# START OF Extract to read

Blanc SIMI 5-6 - Blanc - SIMI 5-6 - Environnement, Terre et Espace

Waves in sea ice for monitoring and modelling – WaveSIMM

Studying sea ice from icequakes

The challenge is twofold: firstly estimate the thickness of the ice, secondly analyze its fracturing, all from the analysis of waves (ice swell, icequakes).

Seismological methods to estimate sea ice thickness and analyse its fracturing

Arctic sea ice is declining from several decades. If the trend continues, the Arctic Ocean could be ice-free in summer by the end of the century, with huge environmental consequences (reinforcement of warming at high latitudes: Arctic amplification phenomenon, changes in marine biota), economical ones (opening of sea routes, hydrocarbon exploration), and therefore geopolitical issues raised. But if the extent of sea ice is measured by satellite, to follow its thickness evolution is more difficult at the basin scale. Similarly, the mechanisms underlying this decline are only partially understood, as the increasing summer melt under the influence of rising air temperature can not explain alone the rapidity of the process. The objective is to use the analysis of the mechanical waves propagating in the layer of ice on the one hand to estimate the average thickness, because the characteristics of wave propagation depends therefrom, and on the other hand to study the process of fracturing of sea ice through the induced icequakes. Indeed, a fracture / fragmentation of the ice increases its mobility, thus promotes its export out of the Arctic Basin, and therefore accelerates its long-term decline.

A network of seismic sensors (measuring horizontal and vertical velocities), of tiltmeters (measuring tilt fluctuations in the ice sheet), and internal stress sensors will be deployed on the Arctic sea ice in autumn 2013 from an icebreaker. The average thickness of the ice will be estimated (i) at large scale from the measurement of the average speed of propagation of the waves, which depends on the thickness, and (ii) within the network (1 - 100 km) from an analysis of the dispersion of flexural waves associated with the swell (always present even in the middle of the pack). A study of quakes induced by sea ice fracturing , in conjunction with an analysis of the deformation within the network (from measured displacements of the stations) and in-situ ice stress measurements, will allow to better understand the process of fracture / fragmentation of sea ice. In the marginal zone (transition to the ice-free ocean ), an analysis of the role played by the swell on the dismantling of local ice will be conducted.

# END OF Extract to read
# START OF Data block

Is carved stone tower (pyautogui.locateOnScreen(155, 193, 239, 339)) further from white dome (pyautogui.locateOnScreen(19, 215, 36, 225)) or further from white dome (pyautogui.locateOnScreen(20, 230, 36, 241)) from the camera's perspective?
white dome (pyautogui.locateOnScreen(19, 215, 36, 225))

# END OF Data block

* Task goal:
Answer these questions from the sea ice project description:
(a) By what means is the extent of sea ice measured?
(b) According to the text, what effect does fracture or fragmentation have on the ice's mobility, and what follows from that?
(c) When will the sensor network be deployed on the Arctic sea ice, and from what?

* Answer for this exercise:
(a) By satellite.
(b) It increases the ice's mobility, which promotes its export out of the Arctic Basin and so accelerates its long-term decline.
(c) In autumn 2013, from an icebreaker.